WHAT IS ASKED:
Return the data below as a JSON list of strings, one string per line, skipping blank lines.

Source data:
* * * *

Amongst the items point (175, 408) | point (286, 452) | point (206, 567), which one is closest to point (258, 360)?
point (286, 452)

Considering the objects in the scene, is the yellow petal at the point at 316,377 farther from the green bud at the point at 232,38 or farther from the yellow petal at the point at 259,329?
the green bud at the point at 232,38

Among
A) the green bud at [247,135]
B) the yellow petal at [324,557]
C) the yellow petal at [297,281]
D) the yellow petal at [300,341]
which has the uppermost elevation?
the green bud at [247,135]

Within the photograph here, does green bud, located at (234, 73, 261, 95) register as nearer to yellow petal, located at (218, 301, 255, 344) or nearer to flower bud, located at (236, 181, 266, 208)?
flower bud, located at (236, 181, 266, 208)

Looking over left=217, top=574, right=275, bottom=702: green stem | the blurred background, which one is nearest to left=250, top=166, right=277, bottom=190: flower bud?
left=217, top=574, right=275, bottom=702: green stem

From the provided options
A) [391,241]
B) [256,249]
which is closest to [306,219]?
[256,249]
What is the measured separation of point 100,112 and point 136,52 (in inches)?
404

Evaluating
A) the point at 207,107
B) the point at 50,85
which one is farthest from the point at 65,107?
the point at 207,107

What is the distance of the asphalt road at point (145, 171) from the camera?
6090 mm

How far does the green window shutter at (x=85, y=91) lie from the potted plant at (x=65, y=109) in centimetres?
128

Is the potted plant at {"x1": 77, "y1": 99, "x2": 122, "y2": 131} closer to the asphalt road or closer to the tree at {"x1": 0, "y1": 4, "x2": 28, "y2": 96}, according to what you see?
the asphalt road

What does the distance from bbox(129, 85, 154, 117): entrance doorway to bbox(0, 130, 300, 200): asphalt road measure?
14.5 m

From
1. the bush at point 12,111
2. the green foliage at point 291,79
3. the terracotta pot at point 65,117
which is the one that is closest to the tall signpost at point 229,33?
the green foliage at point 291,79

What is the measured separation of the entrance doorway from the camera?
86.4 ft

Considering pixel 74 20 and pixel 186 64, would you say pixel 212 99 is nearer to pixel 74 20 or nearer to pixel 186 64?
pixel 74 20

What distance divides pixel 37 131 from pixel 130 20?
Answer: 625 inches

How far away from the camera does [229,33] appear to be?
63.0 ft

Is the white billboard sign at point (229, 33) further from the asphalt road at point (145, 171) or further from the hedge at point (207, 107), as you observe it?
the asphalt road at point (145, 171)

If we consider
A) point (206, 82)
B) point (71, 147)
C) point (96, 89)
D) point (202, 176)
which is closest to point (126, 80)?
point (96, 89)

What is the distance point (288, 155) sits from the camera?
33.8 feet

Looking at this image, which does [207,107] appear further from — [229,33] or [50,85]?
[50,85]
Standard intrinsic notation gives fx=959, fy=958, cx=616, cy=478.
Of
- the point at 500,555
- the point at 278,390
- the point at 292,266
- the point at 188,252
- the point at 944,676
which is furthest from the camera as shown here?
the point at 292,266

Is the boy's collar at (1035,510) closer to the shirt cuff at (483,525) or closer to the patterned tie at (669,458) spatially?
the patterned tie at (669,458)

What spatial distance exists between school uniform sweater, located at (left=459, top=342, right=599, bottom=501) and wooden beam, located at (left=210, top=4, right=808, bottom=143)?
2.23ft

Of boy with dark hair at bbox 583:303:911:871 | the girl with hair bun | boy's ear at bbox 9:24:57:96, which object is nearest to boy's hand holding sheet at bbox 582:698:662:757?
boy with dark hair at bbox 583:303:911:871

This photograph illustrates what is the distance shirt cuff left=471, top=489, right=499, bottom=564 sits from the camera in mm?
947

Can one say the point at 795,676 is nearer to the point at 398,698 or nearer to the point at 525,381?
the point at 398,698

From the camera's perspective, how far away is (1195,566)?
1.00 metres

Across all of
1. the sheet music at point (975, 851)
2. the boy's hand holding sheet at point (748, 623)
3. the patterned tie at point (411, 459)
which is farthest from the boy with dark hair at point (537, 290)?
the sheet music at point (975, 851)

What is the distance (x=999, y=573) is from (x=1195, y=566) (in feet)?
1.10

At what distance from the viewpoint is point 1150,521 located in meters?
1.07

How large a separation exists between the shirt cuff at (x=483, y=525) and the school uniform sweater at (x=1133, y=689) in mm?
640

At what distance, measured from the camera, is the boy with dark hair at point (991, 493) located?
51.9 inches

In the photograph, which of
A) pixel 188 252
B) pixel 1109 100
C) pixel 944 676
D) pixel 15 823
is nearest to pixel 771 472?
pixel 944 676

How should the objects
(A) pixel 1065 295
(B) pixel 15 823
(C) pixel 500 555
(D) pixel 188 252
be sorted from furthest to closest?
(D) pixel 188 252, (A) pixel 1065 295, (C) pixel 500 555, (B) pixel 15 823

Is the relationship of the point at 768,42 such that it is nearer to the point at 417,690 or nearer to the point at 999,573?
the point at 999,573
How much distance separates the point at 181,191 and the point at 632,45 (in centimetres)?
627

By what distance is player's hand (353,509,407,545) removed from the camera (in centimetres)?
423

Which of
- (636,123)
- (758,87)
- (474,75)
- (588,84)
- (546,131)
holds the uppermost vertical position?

* * * *

EXERCISE RESULT:
[
  "Amongst the items point (175, 408) | point (286, 452) | point (206, 567), which one is closest to point (258, 360)?",
  "point (286, 452)",
  "Considering the objects in the scene, is the yellow petal at the point at 316,377 farther from the green bud at the point at 232,38 or farther from the yellow petal at the point at 259,329?",
  "the green bud at the point at 232,38",
  "Among",
  "A) the green bud at [247,135]",
  "B) the yellow petal at [324,557]",
  "C) the yellow petal at [297,281]",
  "D) the yellow petal at [300,341]",
  "which has the uppermost elevation?",
  "the green bud at [247,135]",
  "Within the photograph here, does green bud, located at (234, 73, 261, 95) register as nearer to yellow petal, located at (218, 301, 255, 344) or nearer to flower bud, located at (236, 181, 266, 208)?",
  "flower bud, located at (236, 181, 266, 208)",
  "Looking over left=217, top=574, right=275, bottom=702: green stem | the blurred background, which one is nearest to left=250, top=166, right=277, bottom=190: flower bud?",
  "left=217, top=574, right=275, bottom=702: green stem",
  "From the provided options",
  "A) [391,241]",
  "B) [256,249]",
  "which is closest to [306,219]?",
  "[256,249]",
  "What is the measured separation of point 100,112 and point 136,52 (in inches)?",
  "404",
  "Evaluating",
  "A) the point at 207,107",
  "B) the point at 50,85",
  "which one is farthest from the point at 65,107?",
  "the point at 207,107",
  "What is the distance of the asphalt road at point (145, 171) from the camera?",
  "6090 mm",
  "How far does the green window shutter at (x=85, y=91) lie from the potted plant at (x=65, y=109) in centimetres?",
  "128",
  "Is the potted plant at {\"x1\": 77, \"y1\": 99, \"x2\": 122, \"y2\": 131} closer to the asphalt road or closer to the tree at {\"x1\": 0, \"y1\": 4, \"x2\": 28, \"y2\": 96}, according to what you see?",
  "the asphalt road",
  "What does the distance from bbox(129, 85, 154, 117): entrance doorway to bbox(0, 130, 300, 200): asphalt road measure?",
  "14.5 m",
  "From",
  "1. the bush at point 12,111",
  "2. the green foliage at point 291,79",
  "3. the terracotta pot at point 65,117",
  "which is the one that is closest to the tall signpost at point 229,33?",
  "the green foliage at point 291,79",
  "What is the measured separation of the entrance doorway from the camera?",
  "86.4 ft",
  "Considering pixel 74 20 and pixel 186 64, would you say pixel 212 99 is nearer to pixel 74 20 or nearer to pixel 186 64?",
  "pixel 74 20",
  "What distance divides pixel 37 131 from pixel 130 20?",
  "Answer: 625 inches",
  "How far away from the camera does [229,33] appear to be?",
  "63.0 ft",
  "Is the white billboard sign at point (229, 33) further from the asphalt road at point (145, 171) or further from the hedge at point (207, 107), as you observe it?",
  "the asphalt road at point (145, 171)",
  "If we consider",
  "A) point (206, 82)",
  "B) point (71, 147)",
  "C) point (96, 89)",
  "D) point (202, 176)",
  "which is closest to point (126, 80)?",
  "point (96, 89)",
  "What is the distance point (288, 155) sits from the camera?",
  "33.8 feet",
  "Looking at this image, which does [207,107] appear further from — [229,33] or [50,85]?",
  "[50,85]",
  "Standard intrinsic notation gives fx=959, fy=958, cx=616, cy=478.",
  "Of",
  "- the point at 500,555",
  "- the point at 278,390",
  "- the point at 292,266",
  "- the point at 188,252",
  "- the point at 944,676",
  "which is furthest from the camera as shown here?",
  "the point at 292,266",
  "Is the boy's collar at (1035,510) closer to the shirt cuff at (483,525) or closer to the patterned tie at (669,458) spatially?",
  "the patterned tie at (669,458)",
  "What spatial distance exists between school uniform sweater, located at (left=459, top=342, right=599, bottom=501) and wooden beam, located at (left=210, top=4, right=808, bottom=143)?",
  "2.23ft",
  "Of boy with dark hair at bbox 583:303:911:871 | the girl with hair bun | boy's ear at bbox 9:24:57:96, which object is nearest to boy's hand holding sheet at bbox 582:698:662:757?",
  "boy with dark hair at bbox 583:303:911:871",
  "This photograph illustrates what is the distance shirt cuff left=471, top=489, right=499, bottom=564 sits from the camera in mm?",
  "947",
  "Can one say the point at 795,676 is nearer to the point at 398,698 or nearer to the point at 525,381?",
  "the point at 398,698",
  "From the camera's perspective, how far away is (1195,566)?",
  "1.00 metres",
  "Across all of",
  "1. the sheet music at point (975, 851)",
  "2. the boy's hand holding sheet at point (748, 623)",
  "3. the patterned tie at point (411, 459)",
  "which is farthest from the boy with dark hair at point (537, 290)?",
  "the sheet music at point (975, 851)",
  "What is the distance (x=999, y=573) is from (x=1195, y=566) (in feet)?",
  "1.10",
  "At what distance from the viewpoint is point 1150,521 located in meters?",
  "1.07",
  "How large a separation exists between the shirt cuff at (x=483, y=525) and the school uniform sweater at (x=1133, y=689) in mm?",
  "640",
  "At what distance, measured from the camera, is the boy with dark hair at point (991, 493) located?",
  "51.9 inches",
  "In the photograph, which of",
  "A) pixel 188 252",
  "B) pixel 1109 100",
  "C) pixel 944 676",
  "D) pixel 15 823",
  "is nearest to pixel 771 472?",
  "pixel 944 676",
  "How should the objects",
  "(A) pixel 1065 295",
  "(B) pixel 15 823",
  "(C) pixel 500 555",
  "(D) pixel 188 252",
  "be sorted from furthest to closest?",
  "(D) pixel 188 252, (A) pixel 1065 295, (C) pixel 500 555, (B) pixel 15 823",
  "Is the relationship of the point at 768,42 such that it is nearer to the point at 417,690 or nearer to the point at 999,573?",
  "the point at 999,573",
  "How much distance separates the point at 181,191 and the point at 632,45 (in centimetres)?",
  "627",
  "By what distance is player's hand (353,509,407,545) removed from the camera (in centimetres)?",
  "423",
  "Which of",
  "- (636,123)",
  "- (758,87)",
  "- (474,75)",
  "- (588,84)",
  "- (546,131)",
  "holds the uppermost vertical position?"
]